Sarah Gashi considers whether authoritarian parenting techniques are giving Chinese children something we’re missing out on.
This summer, I spent 7 weeks teaching English in Jiangsu province, China. While I was there, I became progressively more and more Chinese. The superficial, cultural traits I picked up – driving like a maniac, clicking my fingers at waitresses, proposing a toast every five minutes to anyone I’m remotely enjoying having dinner with – are proving that they can be unlearned (which is probably just as well, as “when in Rome” is generally a good mantra). Certain ideological traits which gradually permeated my way of thinking in the course of two months, leaving me wondering things like “would there be these crazy riots in London if we had proper media censorship?”, were erased by my reassimilation into English modes of thought almost immediately on my return. But the lessons I seem to have learned permanently are the ones I learned from my students. Chinese students have a work ethic of dedication, resilience and self-discipline which quite frankly puts us – not only British students, but also Oxford undergraduates – to shame, and they’re learning it from age three. If I’d grown up with that attitude, I’d be earning more by now.
The programme I interned with, Oxbridge China Student Education Programme (OCSEP), boasts that English teachers from Oxbridge can introduce Chinese students to “the western way of learning”, and thus potentially ease the transition for an outstanding Chinese 15- to 18-year-old from Chinese High School to Oxbridge. There is certainly merit to the notion that our “western style” of teaching benefits Chinese students by encouraging them to actually speak in class, and by developing their confidence and their presentation skills. Many of them study in schools where the English language is read, written and listened to, but where there are 65 pupils in a class, which makes a classroom style whereby each pupil is asked to speak aloud in turn essentially impossible. Some of my students could write complex essays in English, but had never spoken English except in an English exam. Okay, fine: there are some things Chinese students could really benefit from in a British style of teaching. To put it bluntly, however, we have more to learn from them than they do from us.

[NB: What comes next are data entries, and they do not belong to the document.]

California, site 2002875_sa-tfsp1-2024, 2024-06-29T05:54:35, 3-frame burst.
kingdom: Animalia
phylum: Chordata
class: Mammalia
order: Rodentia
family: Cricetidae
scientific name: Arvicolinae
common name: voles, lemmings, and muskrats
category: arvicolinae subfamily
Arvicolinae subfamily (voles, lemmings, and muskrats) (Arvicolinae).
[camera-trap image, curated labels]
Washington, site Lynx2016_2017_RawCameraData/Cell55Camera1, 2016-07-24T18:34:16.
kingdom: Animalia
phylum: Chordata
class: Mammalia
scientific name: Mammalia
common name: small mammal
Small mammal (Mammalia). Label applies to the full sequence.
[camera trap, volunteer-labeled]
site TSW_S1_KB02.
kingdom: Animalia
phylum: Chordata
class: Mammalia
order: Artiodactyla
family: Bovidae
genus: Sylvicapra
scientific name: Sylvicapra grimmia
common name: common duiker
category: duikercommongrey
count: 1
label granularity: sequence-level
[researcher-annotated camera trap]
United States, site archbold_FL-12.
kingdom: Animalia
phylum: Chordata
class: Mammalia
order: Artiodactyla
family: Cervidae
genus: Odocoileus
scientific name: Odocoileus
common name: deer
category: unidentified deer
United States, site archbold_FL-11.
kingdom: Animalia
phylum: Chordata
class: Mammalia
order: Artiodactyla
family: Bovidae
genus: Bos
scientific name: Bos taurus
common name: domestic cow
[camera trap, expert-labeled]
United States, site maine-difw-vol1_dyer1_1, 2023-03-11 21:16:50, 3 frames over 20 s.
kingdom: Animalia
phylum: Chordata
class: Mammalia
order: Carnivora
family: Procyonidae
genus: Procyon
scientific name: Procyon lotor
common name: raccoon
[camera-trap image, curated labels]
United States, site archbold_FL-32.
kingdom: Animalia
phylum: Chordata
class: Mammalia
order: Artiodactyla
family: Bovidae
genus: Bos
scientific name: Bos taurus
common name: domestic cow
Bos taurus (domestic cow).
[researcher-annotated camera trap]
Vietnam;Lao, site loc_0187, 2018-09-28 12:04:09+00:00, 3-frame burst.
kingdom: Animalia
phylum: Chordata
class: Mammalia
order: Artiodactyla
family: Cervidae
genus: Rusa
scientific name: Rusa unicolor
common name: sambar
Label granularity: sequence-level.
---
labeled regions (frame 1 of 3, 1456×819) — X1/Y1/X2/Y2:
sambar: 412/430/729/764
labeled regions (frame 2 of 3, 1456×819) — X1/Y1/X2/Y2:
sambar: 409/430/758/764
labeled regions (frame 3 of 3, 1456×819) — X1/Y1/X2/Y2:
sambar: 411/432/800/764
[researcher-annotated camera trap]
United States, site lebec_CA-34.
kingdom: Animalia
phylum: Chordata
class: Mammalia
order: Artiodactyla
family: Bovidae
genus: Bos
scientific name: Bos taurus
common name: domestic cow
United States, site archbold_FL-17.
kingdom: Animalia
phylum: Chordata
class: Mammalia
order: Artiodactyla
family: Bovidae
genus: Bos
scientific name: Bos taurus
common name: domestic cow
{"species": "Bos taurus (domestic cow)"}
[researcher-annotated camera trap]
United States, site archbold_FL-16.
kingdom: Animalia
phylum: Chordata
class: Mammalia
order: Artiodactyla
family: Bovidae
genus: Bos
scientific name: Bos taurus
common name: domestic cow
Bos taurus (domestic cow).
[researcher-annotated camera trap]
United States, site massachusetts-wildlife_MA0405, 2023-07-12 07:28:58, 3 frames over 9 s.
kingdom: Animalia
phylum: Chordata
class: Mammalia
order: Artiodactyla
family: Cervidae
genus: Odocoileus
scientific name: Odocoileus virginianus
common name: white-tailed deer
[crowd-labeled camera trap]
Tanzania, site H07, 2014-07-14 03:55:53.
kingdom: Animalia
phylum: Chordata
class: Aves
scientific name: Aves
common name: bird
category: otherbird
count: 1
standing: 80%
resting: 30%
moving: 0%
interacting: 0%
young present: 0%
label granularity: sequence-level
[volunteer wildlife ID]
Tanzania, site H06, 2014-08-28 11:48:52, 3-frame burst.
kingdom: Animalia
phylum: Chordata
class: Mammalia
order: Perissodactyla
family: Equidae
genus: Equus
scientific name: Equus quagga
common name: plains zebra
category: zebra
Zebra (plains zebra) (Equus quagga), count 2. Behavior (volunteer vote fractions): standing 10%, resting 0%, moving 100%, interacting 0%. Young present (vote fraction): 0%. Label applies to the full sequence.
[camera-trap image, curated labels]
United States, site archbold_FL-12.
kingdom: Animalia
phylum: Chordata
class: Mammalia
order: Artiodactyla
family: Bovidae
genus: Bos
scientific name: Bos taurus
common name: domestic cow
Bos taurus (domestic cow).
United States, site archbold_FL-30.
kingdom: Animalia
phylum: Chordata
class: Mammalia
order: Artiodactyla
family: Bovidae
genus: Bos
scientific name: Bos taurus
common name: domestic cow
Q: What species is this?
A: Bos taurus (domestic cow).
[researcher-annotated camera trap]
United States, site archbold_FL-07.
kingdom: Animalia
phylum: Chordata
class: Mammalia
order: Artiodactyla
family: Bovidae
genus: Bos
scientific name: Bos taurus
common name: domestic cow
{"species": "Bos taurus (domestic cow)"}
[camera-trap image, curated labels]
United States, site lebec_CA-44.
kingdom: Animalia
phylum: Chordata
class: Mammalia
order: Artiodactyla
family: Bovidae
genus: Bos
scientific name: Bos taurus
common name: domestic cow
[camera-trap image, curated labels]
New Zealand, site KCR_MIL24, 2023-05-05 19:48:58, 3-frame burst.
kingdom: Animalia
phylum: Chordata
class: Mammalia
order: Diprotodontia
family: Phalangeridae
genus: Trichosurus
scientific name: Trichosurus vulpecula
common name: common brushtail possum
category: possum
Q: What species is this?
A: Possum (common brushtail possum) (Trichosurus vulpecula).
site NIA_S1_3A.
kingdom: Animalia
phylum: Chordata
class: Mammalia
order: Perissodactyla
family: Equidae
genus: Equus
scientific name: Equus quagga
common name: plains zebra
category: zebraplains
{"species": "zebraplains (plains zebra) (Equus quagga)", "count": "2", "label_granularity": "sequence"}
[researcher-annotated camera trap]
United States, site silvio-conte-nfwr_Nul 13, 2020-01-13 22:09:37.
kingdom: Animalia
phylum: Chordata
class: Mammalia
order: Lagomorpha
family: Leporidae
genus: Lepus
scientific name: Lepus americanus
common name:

The Chinese work ethic involves a degree of dedication which British students, and even Oxbridge students, would find at best hard to swallow, and at worst outrageous and possibly unhealthy. Earlier this year, Amy Chua, Chinese mother of two and second-generation immigrant to the United States, published her book Battle Hymn of the Tiger Mother. It’s an autobiographical account of the way she has always worked her two daughters into the ground in order to instil what she sees as a work ethic which prioritises future fulfilment, rather than temporary happiness growing up. It’s not too difficult to sympathise with on principle. After all, what is the amusement of watching two hours of Nickelodeon every day as a child, in comparison to the satisfaction of attaining your dream job, and fulfilling your potential within your career?
Of course, we ought to treat the concept with some caution. Does a parenting technique under which a B-grade is considered so disgraceful that your mother might not speak to you for a week really make for happy, well-rounded children? After all, you need to know that your parents love you even if you don’t have a straight-A report card. In Taizhou, I taught an evening class of four-year-olds their first ever English lesson, with flashcards for “dog”, “cat”, “panda” and so on. At the end of the lesson a mother brought her child back into the classroom and demanded a demonstration of what her daughter had learned, and then had me write down every word that this little girl (who would definitely have been playing with colourful bricks in a British nursery) couldn’t remember. And at 8.30am the next morning, the woman brought her daughter to school to demonstrate her memory of all the English animal words she hadn’t known twelve hours earlier. I didn’t quite know what was more concerning: the fact that this woman had clearly spent the previous evening drilling her toddler in a foreign language, or that the four-year-old herself looked so incredibly anxious that I praise her for her work, and so relieved when I did.
And yet this kind of parenting, almost draconian to British or American eyes, doesn’t appear to provoke resentment at all. Almost all of my students, at one point or another, expressed unprompted admiration for their parents. In a written homework about family, fifteen-year-old Kelvin wrote “My father is a mechanical engineer who is always strict both in his work and with himself. He once told me “the best to do is to do your best”. Whenever I’m bored with my study I’ll think of what my dad have [sic] told me and try my best to work harder.”
More than that, this unrelenting and yet loving parental pressure seems to instil not only a dedicated work ethic, but also a sense of pride, aspiration, and responsibility. I asked my class of fourteen- and fifteen-year-olds to prepare a presentation each about their ideal job, explaining why they wanted it, and what they would have to do to get it. Lily declared that her dream was to become an architect “because China is developing so quickly, [and] the government needs more talents in this way”. What British fourteen-year-old girl is planning her career based on the welfare of our country? Kelvin announced his plans to become President of China, including a whole set of coherent policies on education, employment opportunities and the environment, and rounded off his presentation (which somewhat resembled an election speech) with the conviction “It’s my duty to work hard and devote my whole life to building a richer and stronger China.” If British teenagers grew up feeling like that about the United Kingdom then maybe I wouldn’t have had to sit in China watching TV reports of opportunist rioting in London and feeling somewhat ashamed of my countrymen.